Снежинки, как заправские самоубийцы, продолжают падать и умирать на моей ладони.
Поднимаю голову. Там тоже снежинки, они кружат в лучах фонаря. Этим повезло больше, они упадут на землю и проживут еще несколько секунд.
-Вот ты где?- слышу голос отца.
Киваю.
Отец закуривает «Космос». Стоим, молчим. Справа, в сторону Москвы, отъезжает такси.

В самолете я впервые. И мне не страшно. Мне кажется, что самолет Боинг хороший самолет.Это вам не наши, как их там… не важно.
Стюардессы пытаются говорить по-русски. Я пытаюсь делать вид, что говорю на английском:
-Гив ми дринк самсинг- говорю.
- Сок, вода?- спрашивает по-русски стюардесса и улыбается очень белыми зубами.
- Джуз- говорю- Орандж джуз
Сидящий рядом маленький человек лет пятидесяти уважительно смотрит мне в подбородок.
Я сижу между этим человеком и толстой теткой с недовольным лицом. Отец, мама и сестра сидят где-то впереди.
Пристегиваем ремни, взлетаем. Уши закладывает, закрываю глаза.

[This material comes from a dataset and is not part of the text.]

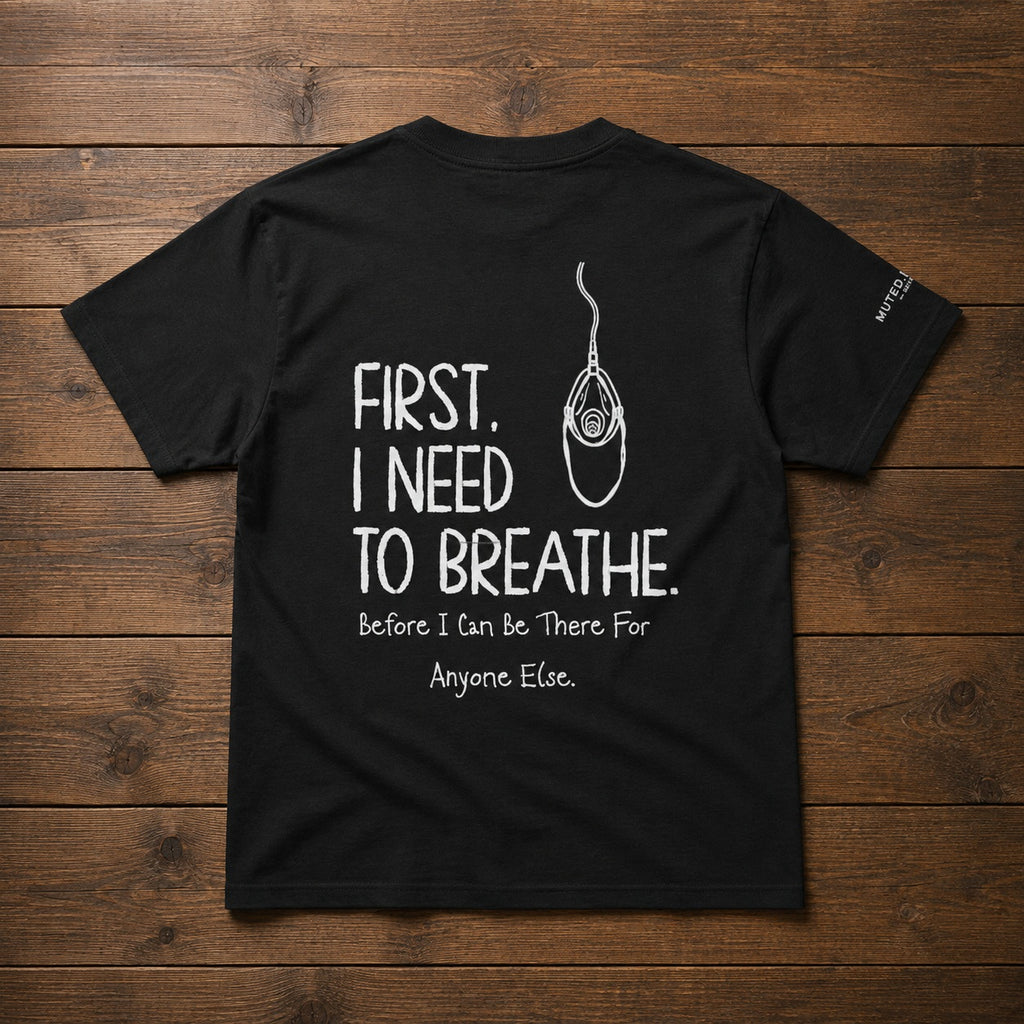 A black short-sleeve t-shirt laid flat on a dark wood plank background, featuring a white graphic print on the back with the text 'FIRST, I NEED TO BREATHE. Before I can be There For Anyone Else.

Разносят еду. Такие пластмассовые подносы. На них все упаковано и герметично. Булочка с кунжутом, коробочка с маслом, коробочка с клубничным джемом, йогурт.
Я знаю, что такое йогурт. Я его уже ел как-то. Не могу сказать, что я фанат молочных продуктов, но йогурт это статусно. Это статуснее, чем какая-то сметана и приравнивается к жвачке Дональд или сигаретам «Море».
Толстая тетка, видимо, не знает, что такое йогурт.
Воткнув в него соломинку для орандж джуза пытается высосать через нее густую фруктовую массу.
Сосется плохо, тетка очень старается, ее недовольное лицо становится красным, а глаза слезятся от натуги.
-Вы бы йогурт ложечкой ели- говорю ей. И показываю, зачерпнув белой одноразовой ложечкой из своей баночки- Так легче.
-Не учи, сама знаю- отвечает толстая тетка и продолжает сосать. Навыки не пропьешь.
-Молодой человек, попросите у них еще салфетку, пожалуйста- просит маленький человек.
-Ок- отвечаю и тут же проходящей мимо стюардессе:
-Сорри, гив ми плиз...- понимаю, что не знаю, как будет по-английски салфетка
-Вот?- улыбается проводница.
Туплю на ее бейджик: Avital
-Ээээ… Авитал, гив ми плиз… эээ, лайк дис- показываю на скомканную салфетку на моем подносе.
-Сальфьетка?- улыбается проводница.
-Ес- отвечаю- Оф кос.
Стюардесса кивает и приносит.
Маленький человек благодарит.
Включаю плейер.
- О чем поет ночная птица, одна в осенней тишине...- поет мне плейер.

Снижаемся. В иллюминаторах солнце. Очень много солнца. Я жмурюсь.
-Уважаемые пассажиры, наш самолет совершает посадку в аэропорту Бен-Гурион. Температура за бортом плюс двадцать девять градусов.....
Нет, решительно много солнца.
Зачем-то лезу в карман, нащупываю пакетик «Зуко». Тот самый, что купил у цыганской девочки. Достаю. «Zuko. Mango»
Осторожно засовываю его в кармашек переднего сиденья.
Лети назад. Передай, что все уже изменилось. Для меня.